Filtering categories and severity levels
Filters target four core risk categories:
- Hate
- Sexual
- Violence
- Self-harm
Each category has four severity levels:
- Safe (label only — no filtering)
- Low (most content allowed)
- Medium (balanced filtering)
- High (strict filtering)
You can choose different levels per category depending on your risk appetite. Safe-level content is always labeled but never blocked.
Category details
Category | Description |
---|---|
Hate | Covers content that attacks or discriminates based on race, ethnicity, nationality, religion, gender identity, sexual orientation, disability, or appearance. Includes bullying, harassment, and slurs. |
Sexual | Content involving explicit anatomy, sexual acts, or romantic/erotic themes — including abusive or exploitative content. Includes vulgar language, nudity, child exploitation, and grooming. |
Violence | Covers physical harm, threats, weapons, terrorism, and other violent acts or intimidation. Includes mentions of guns, attacks, or stalking. |
Self-harm | Mentions of suicide, self-injury, eating disorders, or any content about hurting oneself. |
Additional filtering
- Jailbreak risk detection: Filters also watch for attempts to bypass or disable safety features.
Language support
Content filters have been trained and tested in the following languages:
- English
- German
- Japanese
- Spanish
- French
- Italian
- Portuguese
- Chinese
Other languages are supported, but performance may vary.

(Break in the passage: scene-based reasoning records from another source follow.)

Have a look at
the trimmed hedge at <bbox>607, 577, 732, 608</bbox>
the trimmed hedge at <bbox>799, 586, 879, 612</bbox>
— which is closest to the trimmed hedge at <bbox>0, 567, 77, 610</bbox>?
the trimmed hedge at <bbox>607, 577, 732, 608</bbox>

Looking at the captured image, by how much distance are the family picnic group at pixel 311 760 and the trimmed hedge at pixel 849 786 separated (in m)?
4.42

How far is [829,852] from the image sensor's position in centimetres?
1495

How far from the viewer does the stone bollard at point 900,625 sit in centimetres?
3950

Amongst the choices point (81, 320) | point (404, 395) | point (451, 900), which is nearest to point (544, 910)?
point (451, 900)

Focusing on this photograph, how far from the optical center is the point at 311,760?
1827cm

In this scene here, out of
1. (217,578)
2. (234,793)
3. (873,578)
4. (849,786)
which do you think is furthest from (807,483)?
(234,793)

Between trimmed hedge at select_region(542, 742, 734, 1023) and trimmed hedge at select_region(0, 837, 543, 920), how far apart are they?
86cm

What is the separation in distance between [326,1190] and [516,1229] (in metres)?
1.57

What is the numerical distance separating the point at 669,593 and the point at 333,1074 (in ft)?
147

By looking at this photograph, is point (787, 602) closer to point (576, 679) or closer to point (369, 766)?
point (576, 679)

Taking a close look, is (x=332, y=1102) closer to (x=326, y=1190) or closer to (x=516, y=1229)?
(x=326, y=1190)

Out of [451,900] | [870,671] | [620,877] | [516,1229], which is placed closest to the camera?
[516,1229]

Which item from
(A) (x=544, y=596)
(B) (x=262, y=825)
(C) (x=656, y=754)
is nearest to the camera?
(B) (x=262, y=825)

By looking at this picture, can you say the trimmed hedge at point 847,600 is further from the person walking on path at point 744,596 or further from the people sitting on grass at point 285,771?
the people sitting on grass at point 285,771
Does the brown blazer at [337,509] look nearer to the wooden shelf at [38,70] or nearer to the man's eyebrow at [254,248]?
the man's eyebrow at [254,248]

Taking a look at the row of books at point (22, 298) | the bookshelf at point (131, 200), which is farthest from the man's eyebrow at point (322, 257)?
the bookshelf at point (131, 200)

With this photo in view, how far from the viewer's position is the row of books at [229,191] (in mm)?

Always test thoroughly in your target language to ensure filters behave as expected.
Best practices
- Test thoroughly: Always run your own tests to validate how filters behave with your content.
- Use the right level: Don’t default to High — find a balance that avoids both harm and over-filtering.
- Standardize features: If you’re using filters in templates or shared projects, try to use the same flows and function names across them.
For more technical background on Microsoft’s content filtering service, see Azure OpenAI safety documentation.